Liputanfokus.com — Kepolisian Daerah Jawa Barat memastikan sebanyak 11 orang meninggal dunia dalam insiden kepulan gas beracun di kawasan tambang emas Gunung Pongkor, Kecamatan Nanggung, Kabupaten Bogor. Seluruh korban diketahui berada di lubang galian emas ilegal dengan kondisi sirkulasi udara yang sangat terbatas.
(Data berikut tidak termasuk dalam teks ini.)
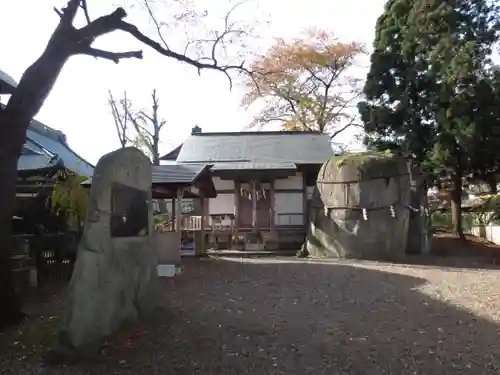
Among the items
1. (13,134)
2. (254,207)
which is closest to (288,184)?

Kepastian tersebut disampaikan langsung oleh Kepala Polda Jawa Barat, Irjen Pol. Rudi Setiawan, saat memberikan keterangan resmi di Polsek Nanggung, Kamis (22/1/2026). Ia menegaskan bahwa seluruh korban telah berhasil dievakuasi oleh tim gabungan dan jenazahnya telah diserahkan kepada pihak keluarga.

“Jumlah korban yang kami tangani sebanyak 11 orang dan seluruhnya dinyatakan meninggal dunia. Proses evakuasi telah selesai, dan jenazah sudah diserahkan kepada keluarga masing-masing,” ujar Irjen Pol. Rudi Setiawan.

Korban Berasal dari Sejumlah Kecamatan di Bogor Barat

Berdasarkan hasil pendataan kepolisian bersama pemerintah desa setempat, para korban diketahui berasal dari beberapa wilayah di Bogor Barat, antara lain Kecamatan Cigudeg, Kecamatan Sukajaya, dan Kecamatan Nanggung. Seluruh korban diduga meninggal akibat paparan gas beracun di dalam lubang tambang yang tidak memenuhi standar keselamatan kerja.

Kapolda Jabar menjelaskan bahwa lubang galian tempat kejadian memiliki kedalaman tertentu dan minim ventilasi, sehingga akumulasi gas berbahaya sulit terdeteksi oleh para penambang.

Polda Jabar Buka Kemungkinan Data Korban Bertambah

Meski seluruh korban telah dimakamkan, Polda Jawa Barat menyatakan masih membuka ruang laporan dari masyarakat apabila terdapat keluarga yang merasa kehilangan anggota keluarganya namun belum tercatat secara resmi.

“Kami tetap membuka posko informasi setiap hari. Apabila ada masyarakat yang merasa kehilangan anggota keluarga dan belum terdata, silakan segera melapor agar dapat kami tindak lanjuti,” tegas Kapolda.